The 4:2:2 macroblock consists of four Y blocks, two Cb blocks, and two Cr blocks.
The 4:4:4 macroblock consists of four Y blocks, four Cb blocks, and four Cr blocks.

Macroblocks in P pictures are coded using the closest previous I or P picture as a reference, resulting in two possible codings:
 - intra coding no motion compensation
 - forward prediction closest previous I or P picture is the reference
Macroblocks in B pictures are coded using the closest previous and/or future I or P picture as a reference, resulting in four possible codings:
 - intra coding: no motion compensation
 - forward prediction: closest previous I or P picture is the reference
 - backward prediction: closest future I or P picture is the reference
 - bi-directional prediction: two pictures used as the reference:
 - the closest previous I or P picture and
 - the closest future I or P picture

Block size: 8x8 for MPEG2

Video Bitstream
a hierarchical structure with seven layers.
From top to bottom the layers are:
 - Video Sequence
 - Sequence Header
 - Group of Pictures (GOP)
 - Picture
 - Slice
 - Macroblock (MB)
 - Block

Sequence Header
A sequence header should occur about every one-half second.
 - Sequence_header_code
 - Horizontal_size_value
 - Vertical_size_value
 - Aspect_ratio_information
 - Frame_rate_code
 - Bit_rate_value
 - Vbv_buffer_size_value
 - Constrained_parameters_flag
 - Load_intra_quantizer_matrix
 - Intra_quantizer_matrix
 - Load_non_intra_quantizer_matrix
 - Non_intra_quantizer_matrix
 - Sequence Extension
 - Extension_start_code
 - User Data
   --- User_data_start_code
   --- User Data

Data for each group of pictures consists of a GOP header followed by picture data. A GOP header should occur about every two seconds.
Data for each picture consists of a picture header followed by slice data. If a sequence extension is present, each picture header is followed by a picture coding extension.
Data for each picture consists of a picture header followed by slice data.
Data for each slice layer consists of a slice header followed by macroblock data.
Data for each macroblock layer consists of a macroblock header followed by motion vector and block data
Data for each block layer consists of coefficient data.

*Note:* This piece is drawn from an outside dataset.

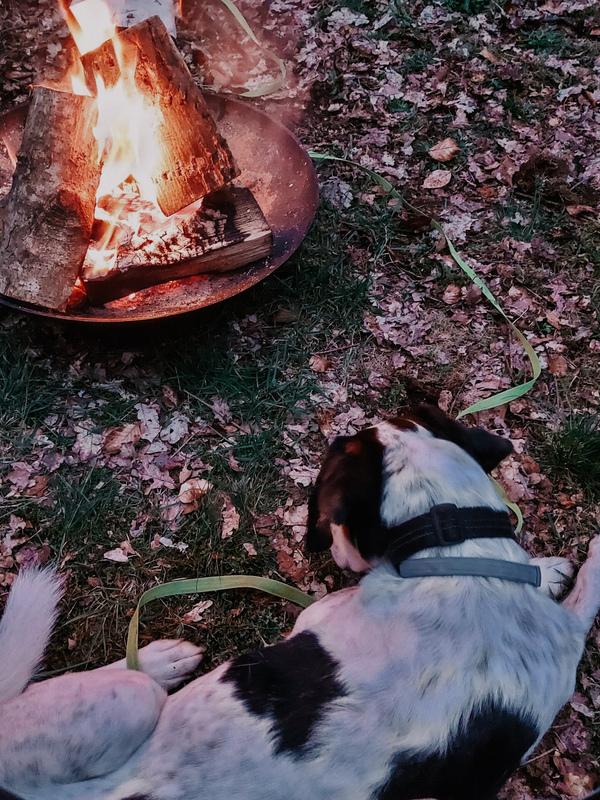 Buitenweekend met je hond_kampvuur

The program stream, used by the DVD and SVCD standards, is designed for use in relatively error-free environments. It consists of one or more PES packets multiplexed together and coded with data that allows them to be decoded in synchronization. Program stream packets may be of variable and relatively great length.

Data for each pack consists of a pack header followed by an optional system header and one or more PES packets.
The program stream map (PSM) provides a description of the bitstreams in the program stream, and their relationship to one another. It is present as PES packet data if stream_ID = program stream map.

A transport stream combines one or more programs, with one or more independent time bases, into a single stream. Each program in a transport stream may have its own time base. The time bases of different programs within a transport stream may be different.
The transport stream consists of one or more 188-byte packets. The data for each packet is from PES packets, PSI (Program Specific Information) sections, stuffing bytes, or private data.
At the start of each packet is a Packet IDentifier (PID) that enables the decoder to determine what to do with the packet.
Data for each packet consists of a packet header followed by an optional adaptation field and/or one or more data packets.


  • MPEG-4
MPEG-4 visual is divided into two sections.
MPEG-4 Part 2 includes the original MPEG-4 video codecs discussed in this section. MPEG-4 Part 10 specifies the "advanced video codec" also known as H.264, and is discussed at the end of this chapter.
Like H.263 and MPEG-2, the MPEG-4 Part 2 video codecs are also macroblock, block and DCT-based.

Instead of the video "frames" or "pictures" used in earlier MPEG specifications, MPEG-4 uses natural and synthetic visual objects.
Instances of video objects at a given time are called visual object planes (VOPs).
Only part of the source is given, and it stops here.